Make all the ones

Question

Given all the digits $0,\dots,9$ and using each digit exactly once,

What is the smallest possible number you can make whose digits are all $1$'s?

The only operations that are allowed are:

• addition ($+$)
• concatenation

and you can concatenate after a sum, or practically anywhere.

So, for example, $87+24=111$ - let us call this an answer of length 3 - and then $\operatorname{concat}(111,1)$ to give $1111$, an answer of length 4.

In this example, I have only used the digits $2, 4, 7, 8$ and $1$, but in your answer you must use ALL the digits from $0,\dots,9$.

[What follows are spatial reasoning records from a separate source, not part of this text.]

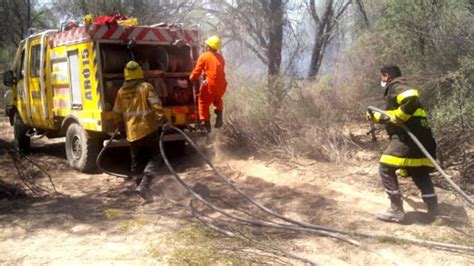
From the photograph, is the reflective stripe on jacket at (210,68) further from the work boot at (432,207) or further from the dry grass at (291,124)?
the work boot at (432,207)

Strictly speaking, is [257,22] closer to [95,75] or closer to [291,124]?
[291,124]

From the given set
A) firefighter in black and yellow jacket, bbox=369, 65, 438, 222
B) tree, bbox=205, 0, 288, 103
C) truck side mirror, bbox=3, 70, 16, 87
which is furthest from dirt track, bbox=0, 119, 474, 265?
tree, bbox=205, 0, 288, 103

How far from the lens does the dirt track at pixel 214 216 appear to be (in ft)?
13.3

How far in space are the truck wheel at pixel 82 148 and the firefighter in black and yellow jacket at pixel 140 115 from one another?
53.8 inches

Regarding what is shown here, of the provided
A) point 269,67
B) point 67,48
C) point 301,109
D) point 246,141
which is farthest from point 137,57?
point 269,67

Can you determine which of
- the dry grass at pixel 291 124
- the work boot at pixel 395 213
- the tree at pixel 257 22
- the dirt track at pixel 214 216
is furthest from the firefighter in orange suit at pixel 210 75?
the work boot at pixel 395 213

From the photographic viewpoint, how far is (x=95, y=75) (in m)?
6.77

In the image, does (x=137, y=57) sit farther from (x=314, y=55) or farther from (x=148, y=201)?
(x=314, y=55)

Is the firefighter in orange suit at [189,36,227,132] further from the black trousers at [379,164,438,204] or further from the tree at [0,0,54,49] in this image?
the tree at [0,0,54,49]

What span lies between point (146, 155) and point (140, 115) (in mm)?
651

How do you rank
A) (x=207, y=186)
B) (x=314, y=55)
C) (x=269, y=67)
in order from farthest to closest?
(x=314, y=55) → (x=269, y=67) → (x=207, y=186)

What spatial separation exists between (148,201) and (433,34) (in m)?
5.45

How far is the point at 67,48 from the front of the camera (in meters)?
7.36

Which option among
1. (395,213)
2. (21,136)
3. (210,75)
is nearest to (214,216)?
(395,213)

You can also concatenate during a sum, for example:

• $\operatorname{concat}(3+4,\operatorname{concat}(1,2))$

gives $712$

whereas:

• $\operatorname{concat}(\operatorname{concat}(1,2),3+4)$

gives $127$

and:

• $\operatorname{concat}(\operatorname{concat}(3,4),1+2)$

gives $343$.

Good luck!!!

Answer 1

How about this?

$(9+2)(8+3)(7+4)(6+5)(1+0) = (11)(11)(11)(11)(1) = 111111111$

where consecutive brackets represent concatenation.

or write:

$\operatorname{concat}(9+2, 8+3, 7+4, 6+5, 1+0)=111111111$

Answer 2

Since the question has changed since hexomino's answer, here is an answer that addresses the specific requirement of the result being the smallest possible number whose digits are all 1's.

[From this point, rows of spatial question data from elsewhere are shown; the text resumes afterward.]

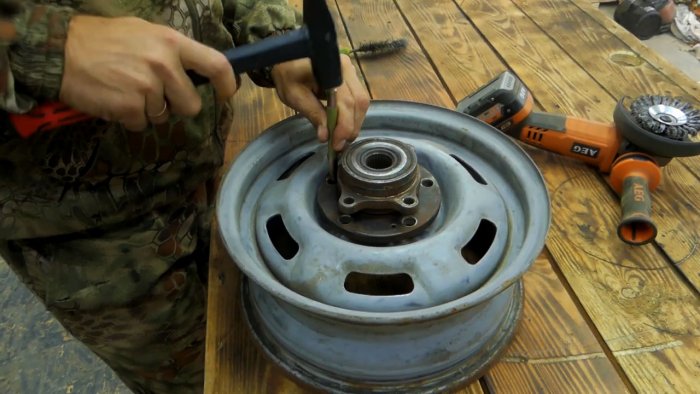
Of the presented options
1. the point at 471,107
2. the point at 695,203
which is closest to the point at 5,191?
the point at 471,107

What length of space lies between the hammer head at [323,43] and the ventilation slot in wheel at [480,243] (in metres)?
0.35

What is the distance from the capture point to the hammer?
76 centimetres

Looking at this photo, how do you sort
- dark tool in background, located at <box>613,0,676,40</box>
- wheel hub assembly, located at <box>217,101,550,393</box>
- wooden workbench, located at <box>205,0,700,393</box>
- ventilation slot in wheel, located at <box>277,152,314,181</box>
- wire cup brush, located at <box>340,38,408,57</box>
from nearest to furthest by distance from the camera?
1. wheel hub assembly, located at <box>217,101,550,393</box>
2. wooden workbench, located at <box>205,0,700,393</box>
3. ventilation slot in wheel, located at <box>277,152,314,181</box>
4. wire cup brush, located at <box>340,38,408,57</box>
5. dark tool in background, located at <box>613,0,676,40</box>

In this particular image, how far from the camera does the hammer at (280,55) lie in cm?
76

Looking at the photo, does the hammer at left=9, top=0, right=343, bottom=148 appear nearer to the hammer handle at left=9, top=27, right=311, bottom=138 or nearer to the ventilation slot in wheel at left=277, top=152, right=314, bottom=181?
the hammer handle at left=9, top=27, right=311, bottom=138

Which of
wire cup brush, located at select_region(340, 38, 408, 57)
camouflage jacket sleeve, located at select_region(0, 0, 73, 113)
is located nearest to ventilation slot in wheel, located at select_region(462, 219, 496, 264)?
camouflage jacket sleeve, located at select_region(0, 0, 73, 113)

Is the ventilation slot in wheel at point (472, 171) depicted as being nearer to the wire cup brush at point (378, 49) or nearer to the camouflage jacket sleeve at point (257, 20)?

From any sum of arbitrary numbers $S = n1 + n2 + n3 + n4 + ...$
let us study the concatenation of any two of its members (say n1 and n2):

If d is the number of digits of n2, appending n2 to n1 gives a new number $n' = n1 * 10^d + n2$

The resulting sum is then:
$S' = S - (n1 + n2) + n1 * 10^d + n2$
$=> S' = S + (10^d - 1) * n1$

$(10^d - 1)$ is a multiple of 9, so is $(10^d - 1) * n1$, and so is $S'$ if $S$ is a multiple of 9 initially.

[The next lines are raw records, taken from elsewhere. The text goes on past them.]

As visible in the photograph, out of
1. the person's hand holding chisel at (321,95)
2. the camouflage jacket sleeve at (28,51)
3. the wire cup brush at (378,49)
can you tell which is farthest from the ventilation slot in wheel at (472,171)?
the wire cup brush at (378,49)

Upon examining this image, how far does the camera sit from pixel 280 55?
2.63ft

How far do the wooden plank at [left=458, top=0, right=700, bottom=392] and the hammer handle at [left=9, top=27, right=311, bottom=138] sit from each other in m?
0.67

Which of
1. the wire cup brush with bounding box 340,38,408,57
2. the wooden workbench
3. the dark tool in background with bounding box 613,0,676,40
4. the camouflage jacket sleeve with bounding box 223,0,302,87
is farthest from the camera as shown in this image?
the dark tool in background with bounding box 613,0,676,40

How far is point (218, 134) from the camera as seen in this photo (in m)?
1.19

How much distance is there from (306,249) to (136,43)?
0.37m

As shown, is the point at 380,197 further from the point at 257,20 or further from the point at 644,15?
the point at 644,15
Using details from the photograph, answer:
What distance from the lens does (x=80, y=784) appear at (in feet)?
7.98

We can then conclude that, whatever the number of additions and concatenations among the members of $S$, if $S$ is a multiple of 9, then $S'$ remains a multiple of 9.

In this puzzle, $S = 0 + 1 + 2 + 3 + 4 + 5 + 6 + 7 + 8 + 9 = 45$ which is a multiple of 9. Therefore, after any number of the allowed operations, the result will still remain a multiple of 9.

Since the sum of the digits of a multiple of 9 is itself a multiple of 9, the smallest multiple of 9 whose digits are all 1's is 111111111. This means that hexomino has found the optimal answer.